📗 The End of the Affair by Graham Greene (1951)
Graham Greene’s moving tale of adultery and its aftermath ties together several vital strands in this work.
📗 The Catcher in the Rye by J.D. Salinger (1951)
J.D. Salinger’s study of teenage rebellion remains one of the most controversial and best-loved American novels of the 20th century.
📗 The Adventures of Augie March by Saul Bellow (1953)
In the long-running hunt to identify the great American novel, Saul Bellow’s picaresque third book frequently hits the mark.
📗 Lord of the Flies by William Golding (1954)
Dismissed at first as “rubbish & dull”, Golding’s brilliantly observed dystopian desert island tale has since become a classic.
📗 Lolita by Vladimir Nabokov (1955)
Nabokov’s tragicomic tour de force crosses the boundaries of good taste with glee.
📗 On the Road by Jack Kerouac (1957)
The creative history of Kerouac’s beat-generation classic, fuelled by pea soup and benzedrine, has become as famous as the novel itself.
📗 Voss by Patrick White (1957)
A love story set against the disappearance of an explorer in the outback, Voss paved the way for a generation of Australian writers to shrug off the colonial past.
📗 To Kill a Mockingbird by Harper Lee (1960)
Her second novel finally arrived this summer, but Harper Lee’s first did enough alone to secure her lasting fame, and remains a truly popular classic.
📗 The Prime of Miss Jean Brodie by Muriel Spark (1960)
Short and bittersweet, Muriel Spark’s tale of the downfall of a Scottish schoolmistress is a masterpiece of narrative fiction.
📗 Catch-22 by Joseph Heller (1961)
This acerbic anti-war novel was slow to fire the public imagination, but is rightly regarded as a groundbreaking critique of military madness.
📗 The Golden Notebook by Doris Lessing (1962)
Hailed as one of the key texts of the women’s movement of the 1960s, this study of a divorced single mother’s search for personal and political identity remains a defiant, ambitious tour de force.
📗 A Clockwork Orange by Anthony Burgess (1962)
Anthony Burgess’s dystopian classic still continues to startle and provoke, refusing to be outshone by Stanley Kubrick’s brilliant film adaptation.
📗 A Single Man by Christopher Isherwood (1964)
Christopher Isherwood’s story of a gay Englishman struggling with bereavement in LA is a work of compressed brilliance.

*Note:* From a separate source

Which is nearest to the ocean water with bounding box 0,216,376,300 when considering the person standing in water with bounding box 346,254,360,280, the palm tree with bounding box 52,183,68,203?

📗 In Cold Blood by Truman Capote (1966)
Truman Capote’s non-fiction novel, a true story of bloody murder in rural Kansas, opens a window on the dark underbelly of postwar America.
📗 The Bell Jar by Sylvia Plath (1966)
Sylvia Plath’s painfully graphic roman à clef, in which a woman struggles with her identity in the face of social pressure, is a key text of Anglo-American feminism.
📗 Portnoy’s Complaint by Philip Roth (1969)
This wickedly funny novel about a young Jewish American’s obsession with masturbation caused outrage on publication, but remains his most dazzling work.
📗 Mrs Palfrey at the Claremont by Elizabeth Taylor (1971)
Elizabeth Taylor’s exquisitely drawn character study of eccentricity in old age is a sharp and witty portrait of genteel postwar English life facing the changes taking shape in the 60s.
📗 Rabbit Redux by John Updike (1971)
Harry “Rabbit” Angstrom, Updike’s lovably mediocre alter ego, is one of America’s great literary protoganists, up there with Huck Finn and Jay Gatsby.
📗 Song of Solomon by Toni Morrison (1977)
The novel with which the Nobel prize-winning author established her name is a kaleidoscopic evocation of the African-American experience in the 20th century.
📗 A Bend in the River by VS Naipaul (1979)
VS Naipaul’s hellish vision of an African nation’s path to independence saw him accused of racism, but remains his masterpiece.